C'est le dernier billet de cette série consacrée au web 2.0. Après avoir tenté de cerner la logique de fonctionnement des sites "web 2.0" (épisode 1 et 2), nous avons pointé une première question-problème, à savoir celle de la propriété intellectuelle (épisode 3). Aujourd'hui, dernière question économique, celle de la concurrence.
Nous savons que Microsoft occupe (encore) une part dominante dans les logiciels d'exploitation. Ce qui n'est pas sans poser quelques problèmes. Et pour le web 2.0 ? La logique économique paraît être la même, pour une raison déjà évoquée, celle des externalités de réseau. Pour simplifier, disons que les deux acteurs en présence (à savoir les utilisateurs et les entreprises gérant les sites web 2.0) ont intérêt à ne pas multiplier les plateformes sous peine de perdre l'efficacité du service rendu. En effet, si on se place du côté des utilisateurs, plus l'audience du site est importante et diversifiée, plus il pourra étendre et enrichir son réseau social (audience de son blog, contacts avec d'autres utilisateurs etc...). Si on se place du côté des entreprises, l'un des moyens de se financer pour développer leur site est la publicité, qui sera d'autant mieux vendue aux annonceurs que les utilisateurs sont nombreux. Par conséquent, pour attirer le plus d'utilisateurs possibles, elles sont prêtes à proposer de multiples "services".
Là encore, partons d'un cas concret, celui de Google. Nous savons que cette entreprise est - comme Microsoft - en position dominante sur les moteurs de recherche, qu'elle a multiplié les acquisitions ces dernières années (dont celle de You Tube).
Mais que produit Google ?
A priori, la question parait simpliste: Google produit un service marchand (voir épisode 1 et 2) qui est celui du traitement de l'information avec un moteur de recherche sur le web.
La réalité est un peu plus complexe: Google propose de multiples services:
News : Alertes Google, Google News, Google Finance
Blogs et RSS : Blogger, Feedburner, Google Reader
Analyse de trafic : Google Analytics, Trends, Zeitgeist, Site Maps
Bureautique : Gmail, Docs & Spreadsheet, Calendar, Writely, Desktop, Greenborder
E-commerce : Google Checkout, Base, Froogle
Téléphonie : Dodgeball, Google Phone (en préparation), GTalk, services mobiles
Audiovisuel : Google Video, YouTube, Google Images, Picasa
Cartographie : Google Earth, Google Maps, Sketchup, Mars, Panoramio.
Il ne s'agit pas de diaboliser Google (cf Big Brother Google is watching you), mais de tenter de comprendre quelques éléments de sa stratégie face au marché.
Premier élément d'analyse, ces services permettent d'assurer les fameuses externalités de réseau en créant une convergence numérique des biens de contenus à partir de la plateforme élaborée par Google. Il n'y a là rien de bien nouveau, d'autres entreprises industrielles ont déjà réalisé des opérations de concentration dans cette optique.

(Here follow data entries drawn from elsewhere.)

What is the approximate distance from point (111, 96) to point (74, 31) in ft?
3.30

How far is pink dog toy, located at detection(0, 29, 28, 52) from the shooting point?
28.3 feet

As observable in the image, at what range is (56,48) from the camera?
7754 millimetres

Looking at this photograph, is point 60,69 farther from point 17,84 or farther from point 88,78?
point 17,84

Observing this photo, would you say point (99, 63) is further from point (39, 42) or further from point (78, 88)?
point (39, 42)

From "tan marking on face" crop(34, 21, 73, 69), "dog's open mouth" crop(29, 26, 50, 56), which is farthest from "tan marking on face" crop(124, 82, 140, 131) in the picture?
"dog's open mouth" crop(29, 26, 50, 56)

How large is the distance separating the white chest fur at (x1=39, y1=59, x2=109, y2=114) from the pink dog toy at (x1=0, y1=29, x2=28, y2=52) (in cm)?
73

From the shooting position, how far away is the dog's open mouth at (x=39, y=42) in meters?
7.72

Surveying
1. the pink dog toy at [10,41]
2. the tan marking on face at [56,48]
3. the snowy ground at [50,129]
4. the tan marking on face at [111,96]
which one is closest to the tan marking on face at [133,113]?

Deuxième niveau d'analyse : ces services sont fournis gratuitement peuvent aussi être des produits d'appels pour gagner des utilisateurs et donc générer une audience permettant de justifier les espaces publicitaires. Pour le moment, Google n'est pas en position dominante dans toutes les activités du web (voirce graphique sur Media & Tech) , même sur le marché de la publicité on line. Mais dans certains secteurs, la position de Google est très importante. Voici les parts de marché sur les moteurs de recherche en 2006 source:webrank info
et sur les agrégateurs de flux RSS (source:Fred Cavazza)
Ces services sont distribués en dessous de leur coût (puisqu'ils sont fournis gratuitement), ce qui est aussi une stratégie qui vise à éliminer la concurrence. Pourtant, Google ne peut pas être un concurrent de Microsoft (avec sa suite office) sur le marché des suites logicielles puisqu'il ne cherche pas à y dégager des profits (contrairement à Microsoft). C'est donc que l'enjeu économique n'est pas là. Ce qui est visé par Google, c'est bien le contrôle de l'accès aux contenus informationnels.